Please include this perf stats in the commit log in v1, which helps to decide on the trade-off and also quantifies it.

> I agree the additional branch per EQE should be cheaper than scheduling the
> unused tasklet, but the cost would be paid by Infiniband workloads while
> non-Infiniband workloads see the benefit.
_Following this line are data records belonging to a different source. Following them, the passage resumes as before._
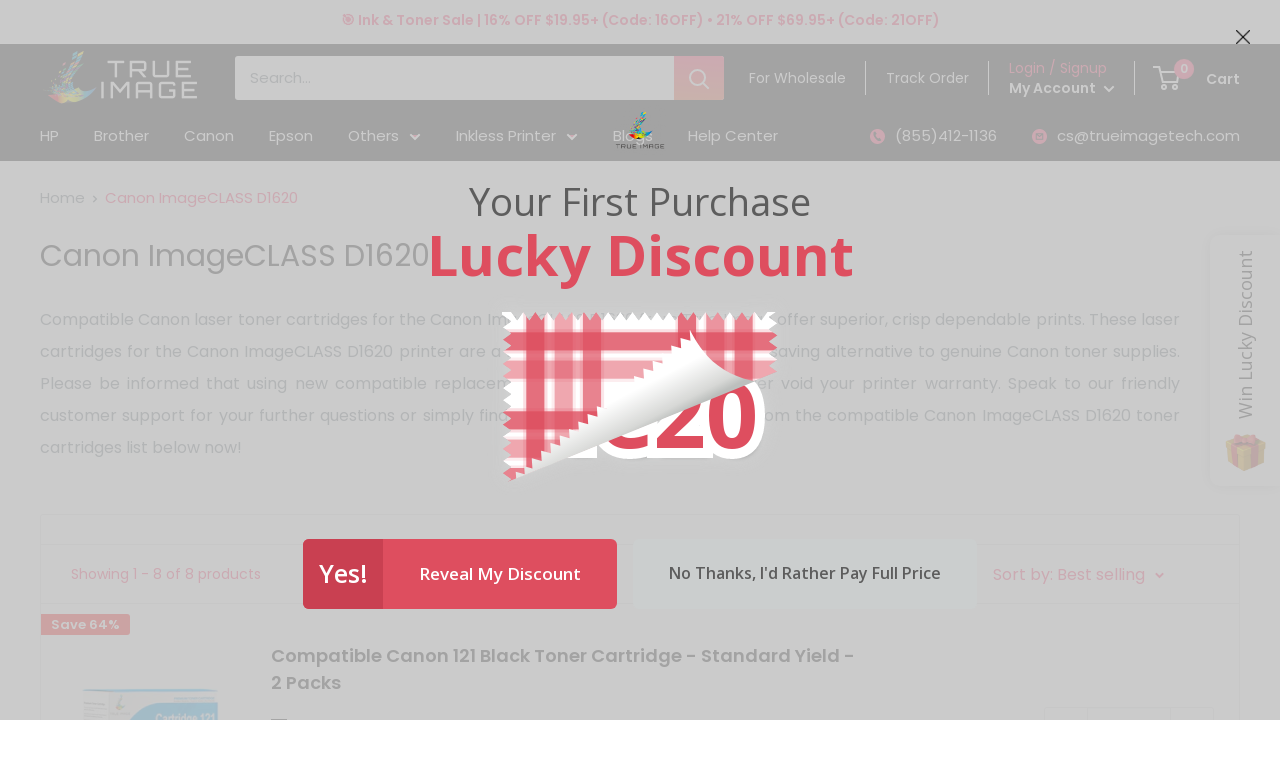

--- FILE ---
content_type: text/css
request_url: https://trueimagetech.com/cdn/shop/t/63/assets/custom.css?v=38958609168425627781729136406
body_size: 716
content:
.header{padding:0!important}.header .container,.nav-bar__inner .container{margin-bottom:0}@media screen and (max-width: 640px){.header__search-bar-wrapper.is-fixed{position:absolute;top:auto;left:0;height:auto;z-index:auto}.header__search-bar-wrapper.is-fixed .search-bar{padding:15px 0}.search-bar__input-wrapper{flex:auto}.header__search-bar-wrapper.is-fixed .search-bar__close-button{width:90px!important}.search-bar__close-text{padding-left:5px}div.marquee-finder{background:#000}.marquee-finder-title{color:#fff}.marquee-finder-title h1{text-align:center;margin-top:10px}.chform ul li .firstSelX{border:0px;scrollbar-width:thin;scrollbar-color:var(--thumbBG) var(--scrollbarBG)}.chform ul li .firstSelX::-webkit-scrollbar{width:11px}.chform ul li .firstSelX::-webkit-scrollbar-track{background:var(--scrollbarBG)!important}.chform ul li .firstSelX::-webkit-scrollbar-thumb{background-color:var(--thumbBG)!important;border-radius:6px!important;border:2px solid var(--scrollbarBG)!important}html{--scrollbarBG: #fafafa;--thumbBG: #c1c1c1}.scroller__inner{border:0px;margin-bottom:0;padding-bottom:10px;scrollbar-width:thin;scrollbar-color:var(--thumbBG) var(--scrollbarBG)}.scroller__inner::-webkit-scrollbar{height:11px}.scroller__inner::-webkit-scrollbar-track{background:var(--scrollbarBG)!important}.scroller__inner::-webkit-scrollbar-thumb{background-color:var(--thumbBG)!important;border-radius:6px!important;border:2px solid var(--scrollbarBG)!important}a.product-item__title.text--strong.link{font-size:15px!important;height:70px}.product-list--scrollable .product-item{width:74%}.u-row .u-col.u-col-50{flex:0 0 100%;max-width:100%}}.product-gallery--with-thumbnails .scroller__inner{border:0;margin-bottom:0;padding-bottom:10px;scrollbar-width:thin;scrollbar-color:var(--thumbBG) var(--scrollbarBG)}.product-gallery--with-thumbnails .scroller__inner{padding-bottom:20px;margin-bottom:-20px;overflow-x:auto;overflow-y:hidden;-webkit-overflow-scrolling:touch;-ms-scroll-snap-type:x mandatory;scroll-snap-type:x mandatory;white-space:nowrap}.product-gallery__thumbnail{display:inline-block;vertical-align:top}.product-gallery__thumbnail-list{overflow:unset}.product-gallery.product-gallery--with-thumbnails{display:block}.product-gallery--with-thumbnails .product-gallery__carousel-wrapper{flex:1 0 auto;margin:10px 5px 0}.moreqty{width:100%;display:flex}.product-item--vertical .product-item__action-button{width:70%;margin:0!important}select.qty{padding:8px;text-align:center;width:25%;height:45px;margin-right:5%}.footer-newsletter{background:linear-gradient(4deg,#ec6338 -2%,#ff2c5e)!important;color:#fff;padding:20px 0}.footer-newsletter .h3,.footer-newsletter .rte h3{color:#fff}.footer-newsletter .h3 span,.footer-newsletter .rte h3 span{font-weight:700;font-size:24x}.footer-newsletter .alert--success{background-color:#fff;color:var(--success-color)}.rte a:not(.button){text-decoration:none}.rte ol{list-style:auto}@media screen and (min-width: 641px){.section{margin:30px 0}}#shopify-section-custom_html_yqCENA,#shopify-section-e70a8150-5e45-4c84-957a-17978b3e7d79{padding:15px 0}#shopify-section-custom_html_yqCENA{padding-bottom:50px;padding-top:0}#shopify-section-custom_html_yqCENA .section,#shopify-section-e70a8150-5e45-4c84-957a-17978b3e7d79 .section{margin:0!important}#shopify-section-e70a8150-5e45-4c84-957a-17978b3e7d79{padding-bottom:5px}.video-item{max-width:100%}header.section__header h2{margin-bottom:30px}@media screen and (min-width: 640px){.available{float:right!important}}@media screen and (min-width: 640px){.product-form__info-item{width:100%!important}}@media screen and (min-width: 640px){.product-form__info-content{width:100%!important}}.template-collection .quantity-selector--product{float:right}.product-item__inventory{padding-top:5px;padding-bottom:0}.faq__answer{text-align:left}.faq__answer.rte ul{margin-left:0}.product-details-compatible h3{padding:10px 0}@media screen and (max-width: 760px){.product-details-compatible{margin-right:20px!important}.product-block-list__item--description{padding:20px}.card__section1 .product-details-compatible{margin:0!important}.card__section1 .rte ul,.card__section1 .rte ol{margin-left:18px!important}.card__section1 .rte ul li:not(:last-child),.card__section1 .rte ol li:not(:last-child){overflow:inherit!important}.jdgm-widget.jdgm-widget{padding:0 20px!important}.collection__meta-inner{padding:20px}.collecting-top{padding:0 20px}.card__header{padding-right:0!important}}.expandable-content[aria-expanded]{max-height:260px}.collection__image-wrapper--small{background-repeat:no-repeat}@media screen and (max-width: 768px){.rte ul li:not(:last-child),.rte ol li:not(:last-child){overflow:inherit}}.product-form__info-list .product-form__info-item--quantity{display:flex;align-items:center}@media screen and (min-width: 640px){.card__section .product-form__info-content{width:auto!important}}.description_bottom h2,.description_bottom h3{color:#000;font-weight:700}.description_bottom a{color:#ff2c5e}.product-item--vertical .product-item__action-button{margin-bottom:5px!important}#shopify-section-custom_html_hLepTA{background-image:linear-gradient(4deg,#ec6338 -2%,#ff2c5e);color:#fff}#shopify-section-custom_html_hLepTA .section{margin-top:0}#shopify-section-custom_html_hLepTA .offer-item{display:flex;justify-content:flex-start;align-items:center;border:0;background:transparent}#shopify-section-custom_html_hLepTA .offer-item__title{color:#fff;font-weight:700;margin-bottom:0}#shopify-section-custom_html_hLepTA .offer-item__image-wrapper{margin-bottom:0!important;margin-right:15px}#shopify-section-custom_html_hLepTA .offer-item__content{line-height:18px;text-align:left}#shopify-section-custom_html_hLepTA .offer-item__image-wrapper{min-width:32px;max-width:32px}@media screen and (min-width: 641px){#shopify-section-custom_html_hLepTA .offer-item__image-wrapper{min-width:54px;max-width:54px}#shopify-section-custom_html_hLepTA .block-list__item>:first-child{margin:15px}}@media only screen and (min-width: 100px) and (max-width: 965px){div.marquee-finder{padding:26px 20px}#shopify-section-custom_html_hLepTA{padding-top:20px}#shopify-section-custom_html_hLepTA .section{margin-bottom:20px}#shopify-section-custom_html_hLepTA .offer-item__content{font-size:11px}}
/*# sourceMappingURL=/cdn/shop/t/63/assets/custom.css.map?v=38958609168425627781729136406 */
> How about instead scheduling the tasklet in mlx5_eq_comp_int() if any of
> the CQs have a tasklet completion handler? That should get the best of both
> worlds: skipping the tasklet schedule for CQs that don't need it while
> ensuring the tasklet is only scheduled once per interrupt.
> Something like this:
> diff --git a/drivers/net/ethernet/mellanox/mlx5/core/eq.c
> b/drivers/net/ethernet/mellanox/mlx5/core/eq.c
> index 68cb86b37e56..f0ba3725b8e9 100644
> --- a/drivers/net/ethernet/mellanox/mlx5/core/eq.c
> +++ b/drivers/net/ethernet/mellanox/mlx5/core/eq.c
> @@ -112,9 +112,9 @@ static int mlx5_eq_comp_int(struct notifier_block
> *nb,
>         struct mlx5_eq_comp *eq_comp =
>                 container_of(nb, struct mlx5_eq_comp, irq_nb);
>         struct mlx5_eq *eq = &eq_comp->core;
> +       bool schedule_tasklet = false;
>         struct mlx5_eqe *eqe;
>         int num_eqes = 0;
> -       u32 cqn = -1;
> 
>         eqe = next_eqe_sw(eq);
>         if (!eqe)
> @@ -122,6 +122,7 @@ static int mlx5_eq_comp_int(struct notifier_block
> *nb,
> 
>         do {
>                 struct mlx5_core_cq *cq;
> +               u32 cqn;
> 
>                 /* Make sure we read EQ entry contents after we've
>                  * checked the ownership bit.
> @@ -134,6 +135,7 @@ static int mlx5_eq_comp_int(struct notifier_block
> *nb,
>                 if (likely(cq)) {
>                         ++cq->arm_sn;
>                         cq->comp(cq, eqe);
> +                       schedule_tasklet |= !!cq->tasklet_ctx.comp;
>                         mlx5_cq_put(cq);
>                 } else {
>                         dev_dbg_ratelimited(eq->dev->device,
> @@ -147,7 +149,7 @@ static int mlx5_eq_comp_int(struct notifier_block
> *nb,
>  out:
>         eq_update_ci(eq, 1);
> 
> -       if (cqn != -1)
> +       if (schedule_tasklet)
>                 tasklet_schedule(&eq_comp->tasklet_ctx.task);
> 
>         return 0;
> 
The issue in the above change is, it makes assumption of CQ layer (upper layer above interrupt) if tasklet to be used or not.
I would rather keep the two layers separate as your patch.

> Thanks,
> Caleb